PROBLEM TO WORK ON: Each entry below is to be transcribed exactly.

-------

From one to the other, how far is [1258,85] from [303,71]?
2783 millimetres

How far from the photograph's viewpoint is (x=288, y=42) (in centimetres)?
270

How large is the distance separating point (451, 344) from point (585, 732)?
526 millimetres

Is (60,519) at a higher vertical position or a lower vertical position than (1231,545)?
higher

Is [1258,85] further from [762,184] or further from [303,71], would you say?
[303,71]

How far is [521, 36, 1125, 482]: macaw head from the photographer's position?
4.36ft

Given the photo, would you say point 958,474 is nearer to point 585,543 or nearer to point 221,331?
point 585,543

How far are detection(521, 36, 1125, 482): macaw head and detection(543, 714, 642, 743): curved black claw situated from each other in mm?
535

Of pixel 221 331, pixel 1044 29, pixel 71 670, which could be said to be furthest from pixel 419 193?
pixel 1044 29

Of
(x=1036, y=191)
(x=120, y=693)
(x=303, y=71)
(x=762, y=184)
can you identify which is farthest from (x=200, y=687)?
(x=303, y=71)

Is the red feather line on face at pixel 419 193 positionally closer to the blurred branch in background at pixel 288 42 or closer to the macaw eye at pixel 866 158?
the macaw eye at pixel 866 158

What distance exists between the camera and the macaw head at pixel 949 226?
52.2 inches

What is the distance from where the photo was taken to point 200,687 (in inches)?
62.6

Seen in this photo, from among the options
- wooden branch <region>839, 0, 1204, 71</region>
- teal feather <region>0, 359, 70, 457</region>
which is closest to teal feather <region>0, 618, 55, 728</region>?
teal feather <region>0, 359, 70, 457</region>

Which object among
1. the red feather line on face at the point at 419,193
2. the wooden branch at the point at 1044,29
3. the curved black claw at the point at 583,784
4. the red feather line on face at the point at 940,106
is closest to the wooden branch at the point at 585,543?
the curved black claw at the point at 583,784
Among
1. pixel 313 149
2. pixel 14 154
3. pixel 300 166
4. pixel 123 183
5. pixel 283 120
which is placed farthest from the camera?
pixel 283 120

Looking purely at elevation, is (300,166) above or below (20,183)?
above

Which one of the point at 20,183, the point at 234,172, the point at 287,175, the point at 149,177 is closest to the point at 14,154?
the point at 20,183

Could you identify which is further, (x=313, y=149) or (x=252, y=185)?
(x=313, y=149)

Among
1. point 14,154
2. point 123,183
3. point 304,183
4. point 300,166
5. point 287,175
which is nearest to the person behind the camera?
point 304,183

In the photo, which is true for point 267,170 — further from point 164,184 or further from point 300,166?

-------

TASK RESULT:
From one to the other, how far is [1258,85] from [303,71]?
2783 millimetres

How far from the photograph's viewpoint is (x=288, y=42) (in centimetres)?
270

How large is the distance separating point (451, 344) from point (585, 732)?
526 millimetres

Is (60,519) at a higher vertical position or a lower vertical position than (1231,545)?
higher

Is [1258,85] further from [762,184] or further from [303,71], would you say?
[303,71]

How far is [521, 36, 1125, 482]: macaw head from the photographer's position?
4.36ft

Given the photo, would you say point 958,474 is nearer to point 585,543 or nearer to point 221,331?
point 585,543

How far are detection(521, 36, 1125, 482): macaw head and detection(543, 714, 642, 743): curved black claw situated from each other in mm?
535

Of pixel 221 331, pixel 1044 29, pixel 71 670, which could be said to be furthest from pixel 419 193?
pixel 1044 29

Of
(x=1036, y=191)
(x=120, y=693)
(x=303, y=71)
(x=762, y=184)
can you identify which is farthest from (x=200, y=687)?
(x=303, y=71)

Is the red feather line on face at pixel 419 193 positionally closer to the blurred branch in background at pixel 288 42 or closer to the macaw eye at pixel 866 158?
the macaw eye at pixel 866 158

What distance exists between the camera and the macaw head at pixel 949 226?
52.2 inches

What is the distance from where the photo was taken to point 200,687 (in inches)?
62.6

Seen in this photo, from among the options
- wooden branch <region>839, 0, 1204, 71</region>
- teal feather <region>0, 359, 70, 457</region>
which is closest to teal feather <region>0, 618, 55, 728</region>?
teal feather <region>0, 359, 70, 457</region>

Which object among
1. the red feather line on face at the point at 419,193
2. the wooden branch at the point at 1044,29
3. the curved black claw at the point at 583,784
4. the red feather line on face at the point at 940,106
is closest to the wooden branch at the point at 585,543?
the curved black claw at the point at 583,784
Among
1. pixel 313 149
2. pixel 14 154
3. pixel 300 166
4. pixel 123 183
5. pixel 283 120
which is placed farthest from the camera?
pixel 283 120

Looking purely at elevation, is (300,166) above or below (20,183)?
above

Which one of the point at 20,183, the point at 234,172, the point at 287,175, the point at 149,177 is closest to the point at 14,154?
the point at 20,183

Could you identify which is further, (x=313, y=149) or (x=252, y=185)?
(x=313, y=149)

Among
1. point 14,154
2. point 123,183
3. point 304,183
4. point 300,166
5. point 287,175
which is nearest to the person behind the camera?
point 304,183

In the photo, which is true for point 267,170 — further from point 164,184 or further from point 300,166?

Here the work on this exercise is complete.